◆ Estratto della fonte
□ □ □ □ □ □ □
Un passaggio obbligato
Immagino che se sei qua è perché ti sei posto questa domanda, ad un certo punto del tuo percorso professionale. E quello che ti sei sentito rispondere è stato sempre:
“Se non fai gavetta, non vai da nessuna parte”
Quindi, guai a lamentarsi!
Al pari dell’esortazione “Conosci te stesso” iscritta nel tempio di Apollo e Dafne, “Devi fare gavetta” sembra essere impressa fin dai tempi antichi in ogni ufficio del nostro bel paese.
Penso di aver imparato prima cosa voglia dire questo termine, piuttosto che che cosa volesse dire “andare a lavorare”. Passiamo tutta la vita a fare gavetta, prima di poter fare gavetta per davvero.
□ □ □ □ □ □ □
◆ Dati mostrati
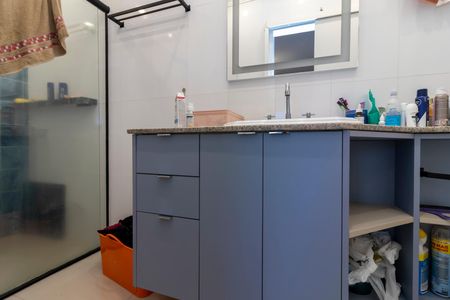 Apartamento para alugar com 54m², 1 quarto e 1 vaga Apartamento para alugar com 54m², 1 quarto e 1 vagaBanheiro da Suíte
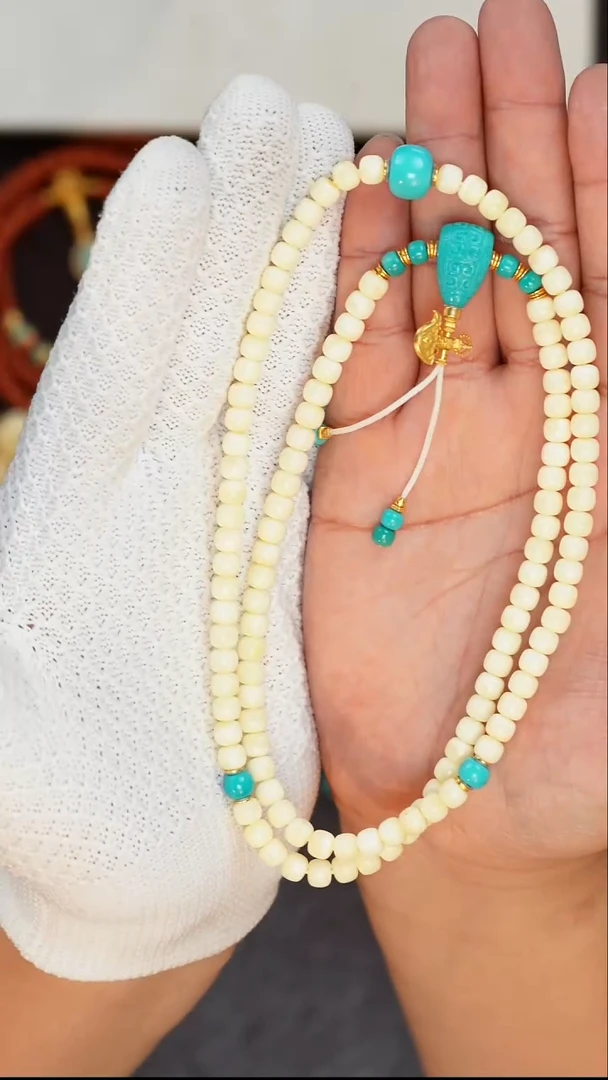 【闪购商品】蜜蜡裸石未镶嵌蜜蜡脖挂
□ □ □ □ □ □ □
◆ Cosa fare
• A. Puoi riscrivere l'estratto sulla gavetta cominciando da "Al pari dell’esortazione" e terminando con "gavetta per davvero.", sostituendo "ufficio" con "azienda"?
• B. Secondo l'estratto sulla gavetta, perché non bisogna lamentarsi? Rispondi in una o due frasi.
• C. Rispondi a queste domande sull'estratto sulla gavetta:
(i) Quale frase si è sempre sentito rispondere chi legge?
(ii) Che cosa dice di aver imparato prima l'autore, rispetto al significato di "andare a lavorare"?
(iii) A fare che cosa, secondo l'estratto, passiamo tutta la vita?
I dati non servono a nulla in questo lavoro.

◆ Risultati per consegna
• A.
Al pari dell’esortazione “Conosci te stesso” iscritta nel tempio di Apollo e Dafne, “Devi fare gavetta” sembra essere impressa fin dai tempi antichi in ogni azienda del nostro bel paese.
Penso di aver imparato prima cosa voglia dire questo termine, piuttosto che che cosa volesse dire “andare a lavorare”. Passiamo tutta la vita a fare gavetta, prima di poter fare gavetta per davvero.

• B. Perché la risposta che ci si è sempre sentiti dare è: "Se non fai gavetta, non vai da nessuna parte". Da qui segue la conclusione "guai a lamentarsi!".

• C.
(i) "Se non fai gavetta, non vai da nessuna parte".
(ii) Il significato del termine gavetta.
(iii) A fare gavetta.